• Saved data entries:
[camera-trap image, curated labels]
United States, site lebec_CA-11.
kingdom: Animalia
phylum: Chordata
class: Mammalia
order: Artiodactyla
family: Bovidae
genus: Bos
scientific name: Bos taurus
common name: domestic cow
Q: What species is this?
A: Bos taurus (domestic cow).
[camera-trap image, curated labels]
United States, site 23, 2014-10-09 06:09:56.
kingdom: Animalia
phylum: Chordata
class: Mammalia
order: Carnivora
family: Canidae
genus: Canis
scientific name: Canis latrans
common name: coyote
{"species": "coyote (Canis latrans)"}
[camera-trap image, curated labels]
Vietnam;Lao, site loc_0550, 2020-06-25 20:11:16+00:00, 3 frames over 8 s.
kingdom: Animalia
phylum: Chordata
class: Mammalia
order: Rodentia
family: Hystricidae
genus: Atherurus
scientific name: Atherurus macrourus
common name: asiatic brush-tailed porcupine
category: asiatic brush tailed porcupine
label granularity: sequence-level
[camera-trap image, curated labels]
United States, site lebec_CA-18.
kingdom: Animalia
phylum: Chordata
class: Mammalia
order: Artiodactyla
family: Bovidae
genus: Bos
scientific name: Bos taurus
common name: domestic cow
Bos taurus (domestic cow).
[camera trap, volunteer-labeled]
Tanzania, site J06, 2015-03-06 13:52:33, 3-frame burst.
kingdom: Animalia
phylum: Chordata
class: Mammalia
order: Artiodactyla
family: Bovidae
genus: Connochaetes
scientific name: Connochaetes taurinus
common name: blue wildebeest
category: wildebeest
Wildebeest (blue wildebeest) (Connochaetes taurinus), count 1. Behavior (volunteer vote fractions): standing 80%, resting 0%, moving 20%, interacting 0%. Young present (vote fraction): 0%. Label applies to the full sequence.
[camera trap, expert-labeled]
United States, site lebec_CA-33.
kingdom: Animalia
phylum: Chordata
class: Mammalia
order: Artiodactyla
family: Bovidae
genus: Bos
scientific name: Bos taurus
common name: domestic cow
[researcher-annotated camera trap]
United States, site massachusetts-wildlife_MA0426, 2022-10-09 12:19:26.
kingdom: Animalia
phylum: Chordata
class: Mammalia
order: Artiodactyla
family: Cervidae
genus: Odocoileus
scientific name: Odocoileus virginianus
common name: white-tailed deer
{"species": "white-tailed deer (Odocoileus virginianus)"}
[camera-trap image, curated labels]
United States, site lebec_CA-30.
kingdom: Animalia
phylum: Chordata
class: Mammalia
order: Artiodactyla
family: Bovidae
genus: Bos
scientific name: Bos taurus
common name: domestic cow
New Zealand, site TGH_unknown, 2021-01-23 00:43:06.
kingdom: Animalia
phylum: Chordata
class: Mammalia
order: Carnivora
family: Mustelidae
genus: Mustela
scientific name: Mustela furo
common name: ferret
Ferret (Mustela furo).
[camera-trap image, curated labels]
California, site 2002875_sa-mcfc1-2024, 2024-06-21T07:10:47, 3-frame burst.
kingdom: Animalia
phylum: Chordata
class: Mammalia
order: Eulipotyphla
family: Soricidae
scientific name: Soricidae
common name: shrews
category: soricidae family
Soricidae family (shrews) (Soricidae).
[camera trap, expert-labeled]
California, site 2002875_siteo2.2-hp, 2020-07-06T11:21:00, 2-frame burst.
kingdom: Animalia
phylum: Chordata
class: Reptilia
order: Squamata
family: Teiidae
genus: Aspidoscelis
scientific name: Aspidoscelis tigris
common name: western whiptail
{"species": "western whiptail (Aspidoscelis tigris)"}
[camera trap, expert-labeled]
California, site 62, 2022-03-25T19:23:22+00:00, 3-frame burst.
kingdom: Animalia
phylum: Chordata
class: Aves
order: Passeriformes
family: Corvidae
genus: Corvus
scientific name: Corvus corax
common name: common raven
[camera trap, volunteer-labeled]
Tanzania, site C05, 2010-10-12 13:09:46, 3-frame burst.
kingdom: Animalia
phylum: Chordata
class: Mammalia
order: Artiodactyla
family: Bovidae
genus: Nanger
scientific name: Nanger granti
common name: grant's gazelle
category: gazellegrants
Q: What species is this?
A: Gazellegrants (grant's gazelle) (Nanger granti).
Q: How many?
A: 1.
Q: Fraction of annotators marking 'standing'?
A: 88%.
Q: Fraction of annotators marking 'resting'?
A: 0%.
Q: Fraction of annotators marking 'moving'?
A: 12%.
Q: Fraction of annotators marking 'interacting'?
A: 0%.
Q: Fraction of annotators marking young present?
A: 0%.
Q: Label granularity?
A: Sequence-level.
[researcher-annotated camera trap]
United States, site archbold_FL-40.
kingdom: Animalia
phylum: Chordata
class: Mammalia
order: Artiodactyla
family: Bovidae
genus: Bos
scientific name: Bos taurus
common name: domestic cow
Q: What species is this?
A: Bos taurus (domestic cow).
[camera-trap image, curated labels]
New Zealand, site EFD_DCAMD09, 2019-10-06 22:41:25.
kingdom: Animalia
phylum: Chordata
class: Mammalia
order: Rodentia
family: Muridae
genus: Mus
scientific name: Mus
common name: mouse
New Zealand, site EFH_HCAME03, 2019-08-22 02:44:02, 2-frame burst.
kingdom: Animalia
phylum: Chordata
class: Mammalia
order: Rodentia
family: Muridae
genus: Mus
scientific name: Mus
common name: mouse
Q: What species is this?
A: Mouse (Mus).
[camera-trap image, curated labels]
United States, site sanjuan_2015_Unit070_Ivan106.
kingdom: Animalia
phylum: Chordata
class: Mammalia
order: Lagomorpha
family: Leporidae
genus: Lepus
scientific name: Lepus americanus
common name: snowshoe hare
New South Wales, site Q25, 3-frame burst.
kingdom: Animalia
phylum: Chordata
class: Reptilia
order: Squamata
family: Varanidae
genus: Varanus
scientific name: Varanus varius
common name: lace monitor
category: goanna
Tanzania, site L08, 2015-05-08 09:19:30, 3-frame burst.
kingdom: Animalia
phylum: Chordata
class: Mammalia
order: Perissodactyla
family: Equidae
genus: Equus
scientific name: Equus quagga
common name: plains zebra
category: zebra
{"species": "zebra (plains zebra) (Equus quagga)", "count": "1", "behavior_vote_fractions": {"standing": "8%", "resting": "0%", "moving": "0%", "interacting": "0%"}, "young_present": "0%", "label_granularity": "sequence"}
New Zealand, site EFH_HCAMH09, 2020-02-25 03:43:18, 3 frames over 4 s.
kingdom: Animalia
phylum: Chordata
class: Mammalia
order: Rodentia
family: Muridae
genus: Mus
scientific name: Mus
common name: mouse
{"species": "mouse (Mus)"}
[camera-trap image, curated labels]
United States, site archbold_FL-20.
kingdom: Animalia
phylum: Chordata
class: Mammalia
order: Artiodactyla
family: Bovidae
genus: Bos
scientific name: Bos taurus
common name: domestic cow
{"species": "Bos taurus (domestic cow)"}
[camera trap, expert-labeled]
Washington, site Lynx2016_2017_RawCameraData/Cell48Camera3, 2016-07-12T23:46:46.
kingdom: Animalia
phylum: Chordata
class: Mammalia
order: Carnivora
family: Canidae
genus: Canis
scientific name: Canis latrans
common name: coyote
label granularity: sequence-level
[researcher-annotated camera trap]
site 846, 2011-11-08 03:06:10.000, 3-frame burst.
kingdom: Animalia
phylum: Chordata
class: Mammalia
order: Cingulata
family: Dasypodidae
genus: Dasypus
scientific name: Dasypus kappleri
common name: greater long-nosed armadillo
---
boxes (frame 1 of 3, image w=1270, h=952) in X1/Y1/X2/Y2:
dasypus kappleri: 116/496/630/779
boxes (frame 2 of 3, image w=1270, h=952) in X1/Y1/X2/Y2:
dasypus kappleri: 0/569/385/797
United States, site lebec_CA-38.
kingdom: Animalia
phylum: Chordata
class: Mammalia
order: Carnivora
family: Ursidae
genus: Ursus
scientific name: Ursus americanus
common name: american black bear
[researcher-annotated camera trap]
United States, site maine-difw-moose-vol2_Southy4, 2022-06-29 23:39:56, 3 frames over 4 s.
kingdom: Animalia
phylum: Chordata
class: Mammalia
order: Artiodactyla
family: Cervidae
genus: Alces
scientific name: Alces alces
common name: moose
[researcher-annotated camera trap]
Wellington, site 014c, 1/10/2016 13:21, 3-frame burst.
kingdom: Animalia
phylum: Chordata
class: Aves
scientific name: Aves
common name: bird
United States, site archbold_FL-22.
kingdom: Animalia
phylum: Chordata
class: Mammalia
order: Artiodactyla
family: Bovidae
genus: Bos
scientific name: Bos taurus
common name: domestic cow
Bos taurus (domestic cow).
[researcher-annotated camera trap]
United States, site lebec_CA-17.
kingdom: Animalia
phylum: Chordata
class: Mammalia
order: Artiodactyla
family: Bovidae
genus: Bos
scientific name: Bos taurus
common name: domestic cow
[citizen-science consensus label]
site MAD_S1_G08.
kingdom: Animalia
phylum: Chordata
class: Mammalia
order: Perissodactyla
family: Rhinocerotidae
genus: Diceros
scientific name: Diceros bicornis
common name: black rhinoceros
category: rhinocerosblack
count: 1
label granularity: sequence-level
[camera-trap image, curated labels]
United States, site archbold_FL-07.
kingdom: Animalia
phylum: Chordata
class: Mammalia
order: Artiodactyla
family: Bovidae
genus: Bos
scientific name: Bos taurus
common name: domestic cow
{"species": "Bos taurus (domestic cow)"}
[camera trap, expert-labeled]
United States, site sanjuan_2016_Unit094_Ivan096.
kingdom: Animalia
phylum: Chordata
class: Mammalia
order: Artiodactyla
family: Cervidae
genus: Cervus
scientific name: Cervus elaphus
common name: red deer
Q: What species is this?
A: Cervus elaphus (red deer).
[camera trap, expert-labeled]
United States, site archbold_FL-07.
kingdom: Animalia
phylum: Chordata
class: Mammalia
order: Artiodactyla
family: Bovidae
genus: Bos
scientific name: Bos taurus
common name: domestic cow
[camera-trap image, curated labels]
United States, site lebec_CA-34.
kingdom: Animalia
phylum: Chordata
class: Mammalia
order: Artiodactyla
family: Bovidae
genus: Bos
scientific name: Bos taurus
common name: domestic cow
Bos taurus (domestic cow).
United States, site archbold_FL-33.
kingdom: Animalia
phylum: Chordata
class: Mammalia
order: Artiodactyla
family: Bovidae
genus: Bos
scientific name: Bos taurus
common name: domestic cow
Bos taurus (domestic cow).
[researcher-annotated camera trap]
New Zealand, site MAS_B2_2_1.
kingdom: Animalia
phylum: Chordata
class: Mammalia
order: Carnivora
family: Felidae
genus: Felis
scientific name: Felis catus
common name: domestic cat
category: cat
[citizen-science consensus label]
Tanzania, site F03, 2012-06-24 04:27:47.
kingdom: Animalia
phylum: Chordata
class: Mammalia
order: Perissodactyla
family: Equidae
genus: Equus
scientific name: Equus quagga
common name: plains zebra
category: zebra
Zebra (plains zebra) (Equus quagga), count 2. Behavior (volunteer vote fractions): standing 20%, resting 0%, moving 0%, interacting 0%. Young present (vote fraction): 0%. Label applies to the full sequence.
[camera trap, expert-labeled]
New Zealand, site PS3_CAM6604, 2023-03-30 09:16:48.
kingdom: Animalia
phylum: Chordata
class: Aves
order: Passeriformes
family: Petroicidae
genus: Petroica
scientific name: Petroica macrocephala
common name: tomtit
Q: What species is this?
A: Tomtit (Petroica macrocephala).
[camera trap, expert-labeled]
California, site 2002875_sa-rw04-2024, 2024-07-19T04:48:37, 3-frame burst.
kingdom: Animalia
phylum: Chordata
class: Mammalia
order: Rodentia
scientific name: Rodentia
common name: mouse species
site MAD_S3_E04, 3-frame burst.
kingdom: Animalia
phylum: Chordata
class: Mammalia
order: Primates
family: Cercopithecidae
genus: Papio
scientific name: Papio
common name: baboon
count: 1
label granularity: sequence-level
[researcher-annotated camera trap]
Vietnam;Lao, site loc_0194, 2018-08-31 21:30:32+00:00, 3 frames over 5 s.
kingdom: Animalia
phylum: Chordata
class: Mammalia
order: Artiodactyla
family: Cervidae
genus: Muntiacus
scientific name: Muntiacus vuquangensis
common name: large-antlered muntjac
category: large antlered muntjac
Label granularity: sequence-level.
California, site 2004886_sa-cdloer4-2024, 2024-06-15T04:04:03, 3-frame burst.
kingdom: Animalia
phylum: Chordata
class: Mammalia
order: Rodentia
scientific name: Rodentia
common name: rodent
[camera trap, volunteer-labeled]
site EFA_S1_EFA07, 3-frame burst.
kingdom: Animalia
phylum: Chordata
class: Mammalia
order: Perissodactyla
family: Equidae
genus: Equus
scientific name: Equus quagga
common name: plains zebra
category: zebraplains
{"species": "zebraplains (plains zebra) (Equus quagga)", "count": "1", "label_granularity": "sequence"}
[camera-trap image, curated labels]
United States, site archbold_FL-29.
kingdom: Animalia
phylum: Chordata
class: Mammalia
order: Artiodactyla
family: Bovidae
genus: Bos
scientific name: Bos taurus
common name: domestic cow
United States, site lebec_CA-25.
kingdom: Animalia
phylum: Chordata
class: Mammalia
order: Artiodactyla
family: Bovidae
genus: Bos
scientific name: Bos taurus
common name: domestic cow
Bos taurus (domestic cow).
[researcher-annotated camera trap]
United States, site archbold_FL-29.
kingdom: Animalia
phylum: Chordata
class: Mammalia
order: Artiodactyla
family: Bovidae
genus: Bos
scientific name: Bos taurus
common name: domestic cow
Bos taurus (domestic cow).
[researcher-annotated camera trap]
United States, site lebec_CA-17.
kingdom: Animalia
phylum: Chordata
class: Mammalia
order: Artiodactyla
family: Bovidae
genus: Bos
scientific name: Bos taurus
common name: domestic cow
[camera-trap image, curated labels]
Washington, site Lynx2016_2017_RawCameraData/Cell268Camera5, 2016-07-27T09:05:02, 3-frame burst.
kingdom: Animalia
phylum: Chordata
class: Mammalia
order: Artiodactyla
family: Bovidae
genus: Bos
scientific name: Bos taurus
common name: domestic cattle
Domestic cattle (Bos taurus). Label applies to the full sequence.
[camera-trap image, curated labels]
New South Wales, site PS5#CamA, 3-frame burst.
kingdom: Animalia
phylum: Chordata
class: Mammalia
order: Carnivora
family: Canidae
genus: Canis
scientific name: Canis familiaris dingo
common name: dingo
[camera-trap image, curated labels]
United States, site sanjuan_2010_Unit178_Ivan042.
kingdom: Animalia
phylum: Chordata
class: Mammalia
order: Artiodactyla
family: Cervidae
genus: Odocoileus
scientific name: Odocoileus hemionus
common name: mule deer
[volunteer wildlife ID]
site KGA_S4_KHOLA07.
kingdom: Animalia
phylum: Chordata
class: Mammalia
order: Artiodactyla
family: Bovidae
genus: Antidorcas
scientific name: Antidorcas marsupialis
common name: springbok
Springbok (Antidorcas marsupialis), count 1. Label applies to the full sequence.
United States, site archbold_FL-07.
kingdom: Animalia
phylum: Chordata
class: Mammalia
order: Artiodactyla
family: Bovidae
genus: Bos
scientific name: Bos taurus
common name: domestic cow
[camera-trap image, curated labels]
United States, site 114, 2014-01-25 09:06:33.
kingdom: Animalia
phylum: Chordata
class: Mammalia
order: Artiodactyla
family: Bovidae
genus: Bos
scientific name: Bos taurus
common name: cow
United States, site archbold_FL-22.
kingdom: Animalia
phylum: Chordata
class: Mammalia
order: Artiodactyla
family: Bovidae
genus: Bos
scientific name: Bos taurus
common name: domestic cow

• WORK TO COMPLETE: From the data above, reproduce word for word the lines running from the line with "2024-06-21T07:10:47, 3-frame burst." to the line with "New Zealand, site EFD_DCAMD09, 2019-10-06", ends included.

• EXERCISE SOLUTION:
California, site 2002875_sa-mcfc1-2024, 2024-06-21T07:10:47, 3-frame burst.
kingdom: Animalia
phylum: Chordata
class: Mammalia
order: Eulipotyphla
family: Soricidae
scientific name: Soricidae
common name: shrews
category: soricidae family
Soricidae family (shrews) (Soricidae).
[camera trap, expert-labeled]
California, site 2002875_siteo2.2-hp, 2020-07-06T11:21:00, 2-frame burst.
kingdom: Animalia
phylum: Chordata
class: Reptilia
order: Squamata
family: Teiidae
genus: Aspidoscelis
scientific name: Aspidoscelis tigris
common name: western whiptail
{"species": "western whiptail (Aspidoscelis tigris)"}
[camera trap, expert-labeled]
California, site 62, 2022-03-25T19:23:22+00:00, 3-frame burst.
kingdom: Animalia
phylum: Chordata
class: Aves
order: Passeriformes
family: Corvidae
genus: Corvus
scientific name: Corvus corax
common name: common raven
[camera trap, volunteer-labeled]
Tanzania, site C05, 2010-10-12 13:09:46, 3-frame burst.
kingdom: Animalia
phylum: Chordata
class: Mammalia
order: Artiodactyla
family: Bovidae
genus: Nanger
scientific name: Nanger granti
common name: grant's gazelle
category: gazellegrants
Q: What species is this?
A: Gazellegrants (grant's gazelle) (Nanger granti).
Q: How many?
A: 1.
Q: Fraction of annotators marking 'standing'?
A: 88%.
Q: Fraction of annotators marking 'resting'?
A: 0%.
Q: Fraction of annotators marking 'moving'?
A: 12%.
Q: Fraction of annotators marking 'interacting'?
A: 0%.
Q: Fraction of annotators marking young present?
A: 0%.
Q: Label granularity?
A: Sequence-level.
[researcher-annotated camera trap]
United States, site archbold_FL-40.
kingdom: Animalia
phylum: Chordata
class: Mammalia
order: Artiodactyla
family: Bovidae
genus: Bos
scientific name: Bos taurus
common name: domestic cow
Q: What species is this?
A: Bos taurus (domestic cow).
[camera-trap image, curated labels]
New Zealand, site EFD_DCAMD09, 2019-10-06 22:41:25.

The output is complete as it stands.